Con l'inizio dell'ultimo trimestre, e in particolare dell'ultimo mese di gravidanza la donna si trova di fronte a nuove modificazioni fisiologiche: il feto aumenta di peso e di volume, le contrazioni fisiologiche si possono accentuare, il corpo si trova a doversi adattare a nuovi cambiamenti. Gli interrogativi riguardano: "come sarà il parto", "come sarà il bambino, che peso avrà". Il timore per il dolore e la capacità o meno di sopportarlo e superarlo accompagnano quest'ultimo periodo. Nella realtà il timore del dolore fisico e della propria capacità di poterlo affrontare, porta in sé anche il dolore emotivo per la separazione e il concludersi della relazione privilegiata che madre e feto hanno vissuto durante tutti i mesi della gravidanza. L'interrogativo che spesso si sente pronunciare dalle donne è "sarò capace di partorire?" che nasconde in sé un'altra domanda: "sarò capace di separarmi da questo bambino?" .
Il parto solleva anche le aggressività profonde della donna. Per partorire occorre attingere alla forza del femminile, alla natura profonda, selvaggia, misteriosa dell’essere donna: questo può spaventare. Le spinte durante le contrazioni non debbono essere frenate, la respirazione deve essere sostenuta, profonda, tutto il corpo è in azione, la mente deve solamente accompagnare il ritmo della vita nascente. Il confronto con il parto è il confronto con le radici della vita, e richiede di mettere tra parentesi tutte le sovrastrutture psicologiche e culturali.

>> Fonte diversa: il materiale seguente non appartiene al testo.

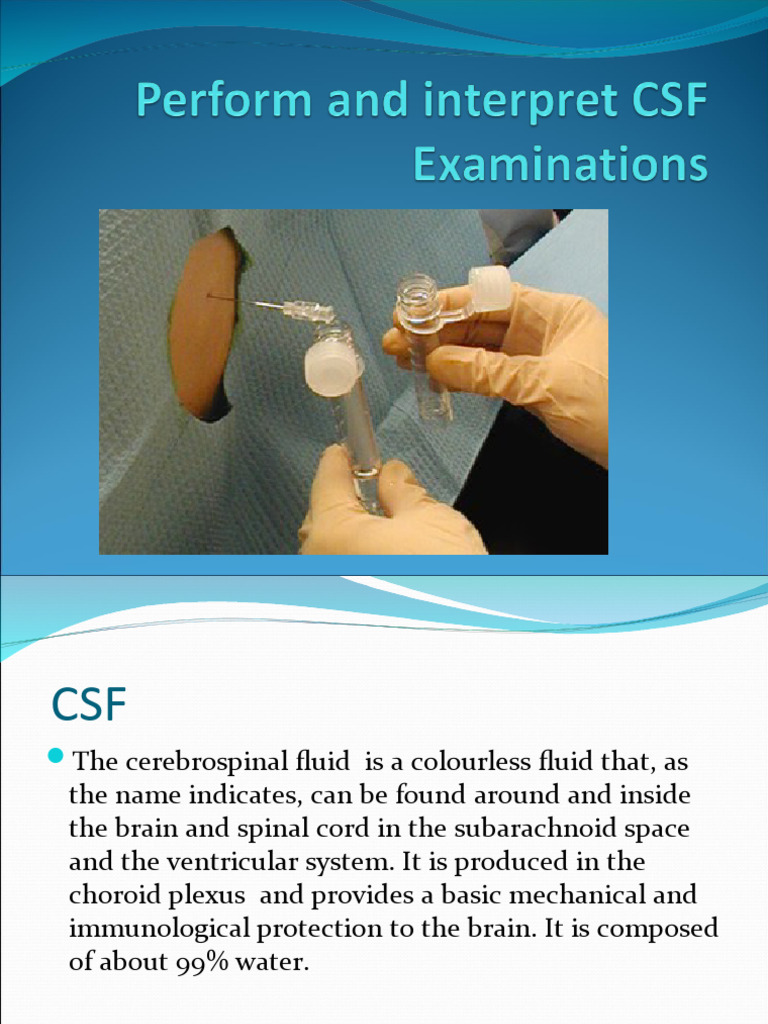 Perform and interpret CSF Examinations

CSF

The cerebrospinal fluid is a colourless fluid that, as the name indicates, can be found around and inside the brain and spinal cord in the subarachnoid space and the ventricular system. It is produced in the choroid plexus and provides a basic mechanical and immunological protection to the brain. It is composed of about 99% water.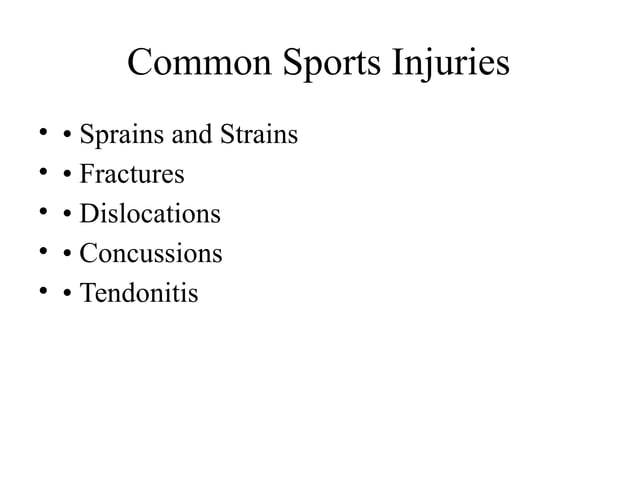 Common Sports Injuries

• • Sprains and Strains
• • Fractures
• • Dislocations
• • Concussions
• • Tendonitis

Il parto infine avvicina la donna alla maternità, al momento in cui incontrerà il figlio reale al di là di quello immaginato per nove mesi e anche di più. Se la gravidanza può essere vissuta narcisisticamente come il bisogno di sentirsi sana e funzionante, fertile, con la maternità prevale invece il bisogno di occuparsi di un’altra persona, il proprio figlio. Il parto è il passaggio dalla gravidanza alla maternità reale.

Il parto cesareo

Secondo una recente ricerca che ha indagato le modalità di parto correlate ai tipi di genitorialità, le donne che partoriscono con parto naturale hanno indici maggiori di depressione nel corso della gravidanza rispetto alle donne che partoriscono con parto cesareo programmato, ma dopo tre mesi le prime (parto spontaneo) riscontrano una netta diminuzione degli aspetti depressivi mentre le seconde (parto cesareo) hanno un aumento sensibile delle problematiche depressive.
Inoltre, le donne che partoriscono con il cesareo, rispetto alle donne con parto naturale, si rappresentano  il bambino come più intraprendente e vivace ma meno pulito e, dopo il parto vedono se stesse come più disordinate e il bimbo come più pasticcione. Il parto con il cesareo programmato, che sembra essere visto come più asettico e pulito, fa nascere un bambino e una madre più pasticciati!
Si può ipotizzare che il parto naturale permetta alla psiche della madre di esprimere maggiormente i propri stati d’animo depressivi ma anche di poterli successivamente elaborare più positivamente. Al contrario il parto cesareo sembra aiutare a non provocare ansie e depressioni nelle gestanti, ma impedisce quella gravidanza e quel parto “psichici” che garantiscono di elaborare le ansie e le paure fisiologiche della maternità.